Work instruction -> If any record holds an image, omit the image and print the rest exactly.

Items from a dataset
────────────────
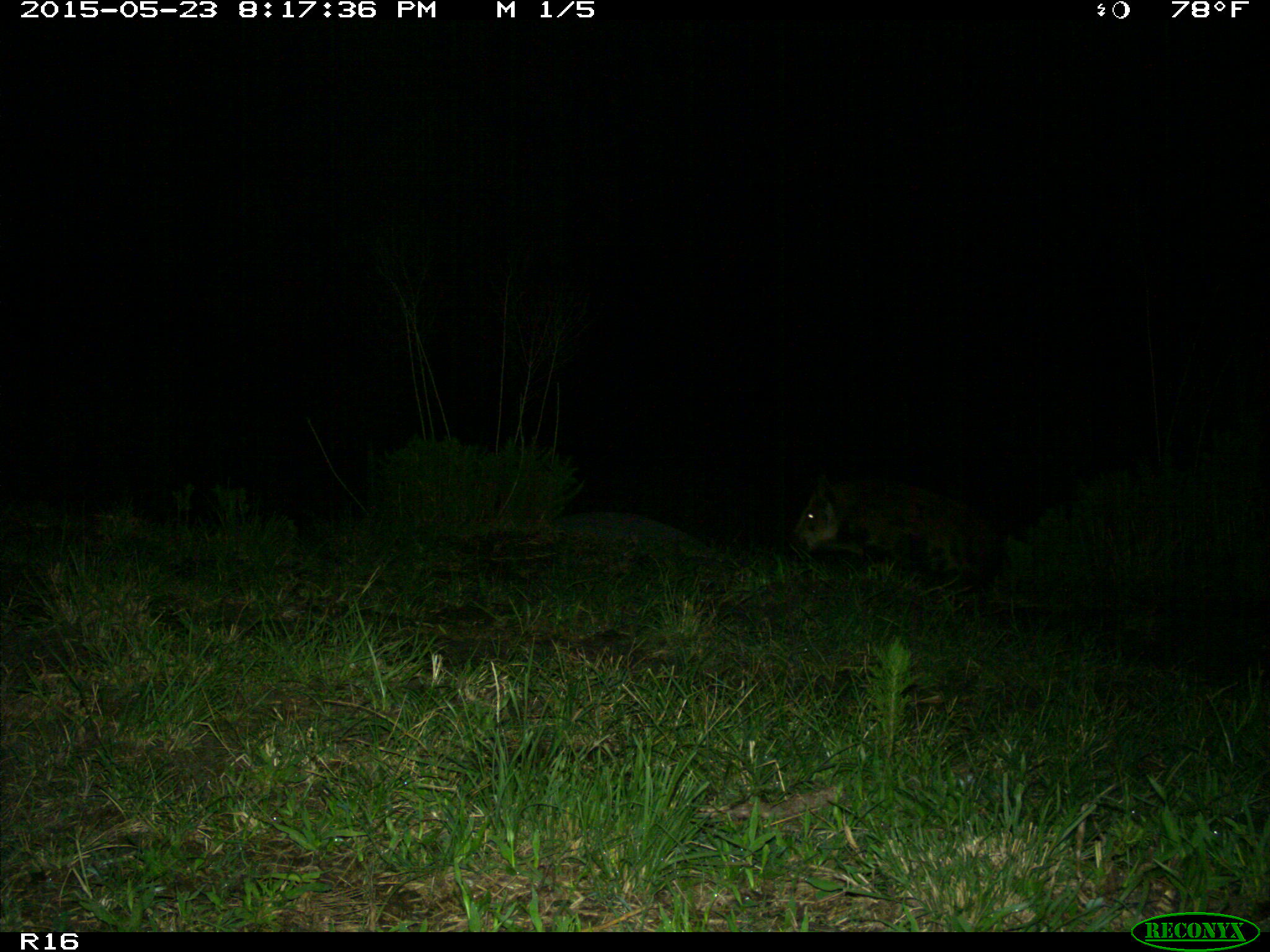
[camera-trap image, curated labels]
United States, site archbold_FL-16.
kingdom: Animalia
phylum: Chordata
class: Mammalia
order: Artiodactyla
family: Suidae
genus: Sus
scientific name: Sus scrofa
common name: wild boar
────────────────
Result ->
[camera-trap image, curated labels]
United States, site archbold_FL-16.
kingdom: Animalia
phylum: Chordata
class: Mammalia
order: Artiodactyla
family: Suidae
genus: Sus
scientific name: Sus scrofa
common name: wild boar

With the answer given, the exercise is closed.